After examining at the painting of the lion, with its long dark-coloured chest manes and its black belly manes, suspicion arose that the animal could be a Cape Lion. Therefore the skeleton and in particular the skull were studied in detail. Thanks to the studies of the late Czechoslovakian zoologist Vratislav Mazak in the years 1960-1970, we know much about Cape Lions. He studied almost all the extant specimens in museums and furnished a good description of this extinct subspecies, which lived in the vast plains of the South African interior that lie west of the Great Eastern Escarpment. The subspecies was most probably exterminated around 1850. The skull of the Amsterdam mounted skeleton is difficult to study. It is attached to the spinal column by a dried tendon(see photo above) and skull and vertebrae are connected by dried tissue. Also the lower jaw is attached to the skull by dried tissue. Therefore accurate length measurements cannot be taken, but nevertheless some other measurements could be ascertained. To wit: rostral breadth 107 mm, rostral depth 88 mm, greatest length of nasals 96 mm, prosthion-meatus acusticus externus 268 mm, interorbital breadth 73 mm, postorbital breadth 58 mm, bizygomatic breadth 244 mm, mastoid breadth 142 mm greatest height of mandible 112 mm (for the definitions of these measurements see Mazak 1975: 40).

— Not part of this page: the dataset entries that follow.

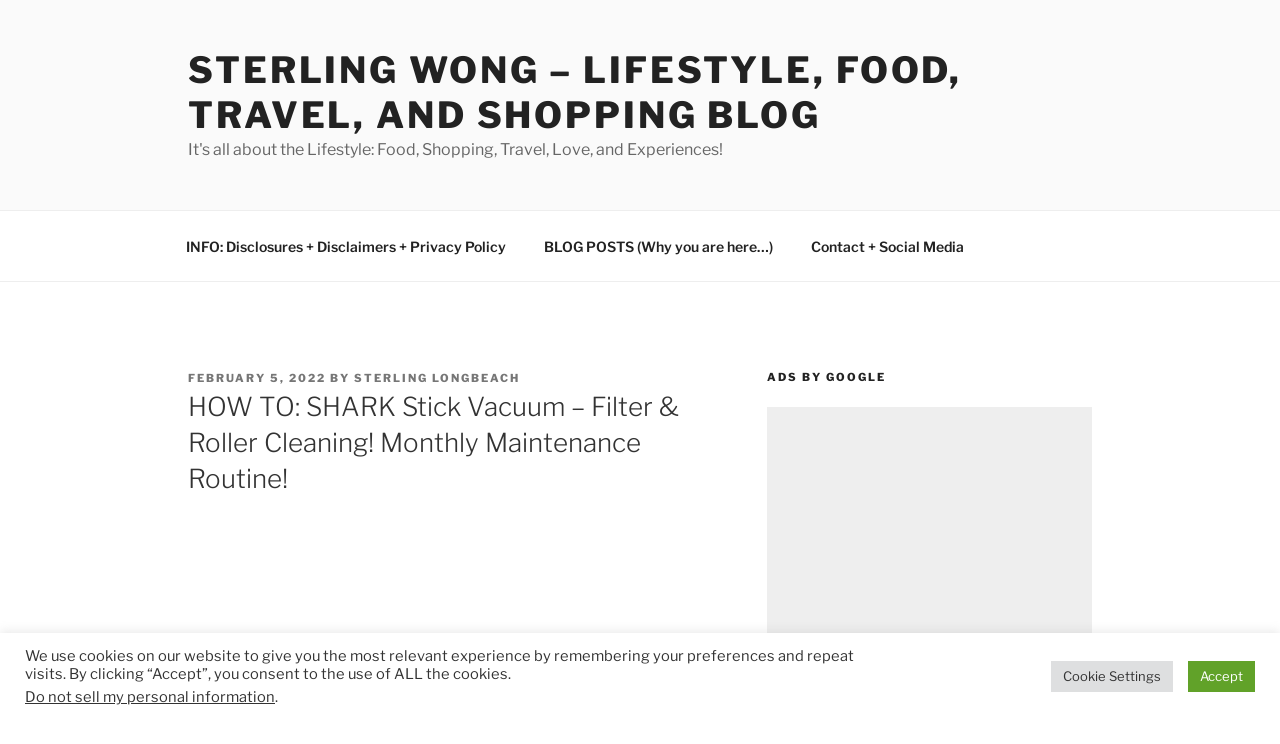

--- FILE ---
content_type: text/html; charset=utf-8
request_url: https://www.google.com/recaptcha/api2/aframe
body_size: 267
content:
<!DOCTYPE HTML><html><head><meta http-equiv="content-type" content="text/html; charset=UTF-8"></head><body><script nonce="uj8_lMh6PGIl0IYuMkofPg">/** Anti-fraud and anti-abuse applications only. See google.com/recaptcha */ try{var clients={'sodar':'https://pagead2.googlesyndication.com/pagead/sodar?'};window.addEventListener("message",function(a){try{if(a.source===window.parent){var b=JSON.parse(a.data);var c=clients[b['id']];if(c){var d=document.createElement('img');d.src=c+b['params']+'&rc='+(localStorage.getItem("rc::a")?sessionStorage.getItem("rc::b"):"");window.document.body.appendChild(d);sessionStorage.setItem("rc::e",parseInt(sessionStorage.getItem("rc::e")||0)+1);localStorage.setItem("rc::h",'1768597352457');}}}catch(b){}});window.parent.postMessage("_grecaptcha_ready", "*");}catch(b){}</script></body></html>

Although a number of important measurements are missing, those that could be taken point to a skull of a Cape Lion. In spite of the fact that the skeleton s mounted in an unnatural way (it stands too high on its legs), it is clear that the animal was a large one. Measured with a tape, the distance from the anterior border of the nasals over the skull, over the tendon that connects the skull with the neural spines of the vertebrae till the last caudal vertebra, one arrives at a length of 256 cm. Taking into account the very dark coloured chest and shoulder manes and the black belly manes, the size of the animal, and the dimensions of the skull, one comes to the conclusion that the specimen is most probably a Cape Lion, Panthera leo melanochaita . In addition circumstantial evidence should be taken into account. First, till the middle of the 19th century the only lions arriving in Europe either came from North Africa or from the Cape. Only after that time did lions also come from East Africa and India. In view of the painting it is clear that the lion under discussion is not a Barbary Lion, Panthera leo leo (Linnaeus, 1758). Secondly the Cape was till 1795 a Dutch colony and in the 18th century living animals from South Africa regularly arrived in the Netherlands. For instance in the private Zoo of Stadtholder Prince William V many Cape animals could be seen. Some of them were described by the well-known zoologist Simon Peter Pallas when he visited the Hague between 1763 and 1767 (e.g., Wart Hog and Rock Dassie). As pointed out by Mazak and Husson (1960), the famous Dutch artist Rembrandt (1606-1669), who never left his country, made a drawing of a reposing lion, which looks like a Cape Lion.
Thus taking everything into account, in spite the fact that of the early history of the lion before it came in the menagerie of King Louis Napoléon is unknown, it is highly probable that it was indeed a Cape Lion. The mounted skeleton is the second Cape Lion in the collection of the Amsterdam Zoological Museum.